Pap Souleye Fall works in rupture—the deliberate fracturing of boundaries between disciplines, spaces, the seen and its conditions of visibility. But rupture here is generative: not wound but passage. Fall’s signature is chroma key green, the color engineered for disappearance, designed to be replaced in post-production by whatever image serves the frame. Fall refuses the substitution, letting the green remain—visible, material, architectural. The color holds the trace of its intended function, vibrating between presence and the erasure it was built to enable. In PIXELATEDBUSHOFGHOSTS (2026), scaffolding and inflatables remade in chroma key green extend from floor to ceiling, hovering between parasitic and symbiotic. These structures draw from the host architecture while imposing their own formal logic, blocking conventional passage and sightlines. Viewers must crouch and crawl to move through. But obstruction is also reorganization—the same structure that impedes opens alternate circuits of movement, other ways through.

Char Jeré works through Afro-fractalism: a logic of feedback, recursion, and return drawn from African diasporic histories. The fractal is structure, not ornament—a form where repetition produces difference, where futures fold into presents and pasts without collapsing into linear sequence. Against the straight-line temporality of colonial and capitalist modernity, the fractal figures time as spiral: circling, refusing resolution. This logic becomes spatial and sonic in In the AM Garden Where Everything is PM (2026). Detuned radio systems, Faraday cages, metal detectors, and suspended debris form a listening architecture where transmission and containment exist in unresolved tension. Foxhole radios transform refuse into instruments of deception rather than reception. The Faraday cages, typically deployed to shield military and corporate communications from interception, become collective shelters—architectures of opacity where surveillance cannot reach. But shelter is also enclosure—the same opacity that shields from surveillance turns the outside world into static, severing the very connections it protects.

Neither artist responds to the expanding apparatus of capture with technological rejection. They work through interference, opacity, transmission on frequencies the system cannot parse. No fantasy of total escape is on offer. What the work provides is more durable: partial opacities, provisional architectures, strategic illegibility. Not freedom from systems but freedom practiced within their fractures—fugitivity as method rather than destination.

- Ho Won Kim


Artist Bio

Pap Souleye Fall draws on internet subcultures and online fandoms—specifically the Black Otaku community—to develop an ever-expanding cosmology of images and objects. Spanning video, performance, comic book art, cosplay, and installation, Fall conceives of their multidisciplinary output as akin to fan art: DIY artifacts for the imaginary narratives that undergird their practice. Modalities of speculative fiction, gameplay, and comics serve as potent creative engines, providing strategies by which members of the African diaspora might navigate and transcend systems of global oppression. Central to Fall’s recent work is DEAD PIXEL, a growing constellation of ideas encompassing brightly colored reliefs, quasi-architectural environments, and chroma key green bodysuits adorned with cowrie and peanut shells.
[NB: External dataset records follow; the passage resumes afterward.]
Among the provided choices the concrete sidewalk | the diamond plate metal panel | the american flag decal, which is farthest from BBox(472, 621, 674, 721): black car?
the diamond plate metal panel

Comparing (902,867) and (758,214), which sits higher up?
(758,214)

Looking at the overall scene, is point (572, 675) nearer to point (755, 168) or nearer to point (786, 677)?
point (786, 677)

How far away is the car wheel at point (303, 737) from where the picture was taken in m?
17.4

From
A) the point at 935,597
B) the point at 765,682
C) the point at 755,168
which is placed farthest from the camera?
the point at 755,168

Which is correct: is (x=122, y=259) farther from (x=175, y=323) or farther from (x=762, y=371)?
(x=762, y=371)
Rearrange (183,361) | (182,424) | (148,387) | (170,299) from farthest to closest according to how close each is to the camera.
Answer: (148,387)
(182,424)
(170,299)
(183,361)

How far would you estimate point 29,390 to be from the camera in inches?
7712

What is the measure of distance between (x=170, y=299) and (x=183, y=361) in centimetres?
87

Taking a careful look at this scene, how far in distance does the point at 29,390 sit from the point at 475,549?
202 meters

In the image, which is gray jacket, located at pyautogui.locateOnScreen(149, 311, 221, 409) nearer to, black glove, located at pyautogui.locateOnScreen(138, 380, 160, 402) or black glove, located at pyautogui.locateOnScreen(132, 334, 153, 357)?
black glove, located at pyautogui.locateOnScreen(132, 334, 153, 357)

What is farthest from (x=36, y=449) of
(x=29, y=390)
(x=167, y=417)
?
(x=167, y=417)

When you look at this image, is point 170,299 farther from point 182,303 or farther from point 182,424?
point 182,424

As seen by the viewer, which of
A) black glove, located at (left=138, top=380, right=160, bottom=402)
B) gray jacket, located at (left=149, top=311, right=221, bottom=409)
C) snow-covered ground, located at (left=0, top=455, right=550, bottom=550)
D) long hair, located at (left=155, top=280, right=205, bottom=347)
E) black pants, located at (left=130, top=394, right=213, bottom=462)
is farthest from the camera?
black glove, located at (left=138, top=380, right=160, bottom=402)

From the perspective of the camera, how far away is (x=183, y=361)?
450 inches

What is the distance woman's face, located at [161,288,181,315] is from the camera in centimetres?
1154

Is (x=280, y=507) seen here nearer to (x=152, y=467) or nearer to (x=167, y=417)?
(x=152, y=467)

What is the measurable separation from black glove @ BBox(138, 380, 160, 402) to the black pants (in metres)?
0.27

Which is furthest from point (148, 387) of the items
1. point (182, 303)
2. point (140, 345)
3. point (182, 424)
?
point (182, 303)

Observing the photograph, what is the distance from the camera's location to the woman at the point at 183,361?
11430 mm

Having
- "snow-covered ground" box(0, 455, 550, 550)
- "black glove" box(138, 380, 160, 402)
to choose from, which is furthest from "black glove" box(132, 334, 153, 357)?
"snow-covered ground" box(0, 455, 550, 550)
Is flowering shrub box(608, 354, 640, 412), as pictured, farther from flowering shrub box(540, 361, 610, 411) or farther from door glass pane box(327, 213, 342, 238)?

Through the repeated invocation of the green screen, Fall explores dynamics of visibility and invisibility, opacity and fugitivity as they merge with the physical and virtual spaces of the present.

Working in a range of disciplines, spanning sound, installation, sculpture, painting, video, and film, Char Jeré has an artistic vision rooted in a philosophy they have coined Afro-fractalism, a term that builds on the foundations of Afrofuturism. Within this framework, time is conceived as nonlinear and multidimensional, a conduit that connects the past, present, and future through intergenerational communication with ancestors. Jeré’s work investigates fractures and connections within a Black diasporic history along with the possibilities for reclaiming and reshaping narratives around race and technology.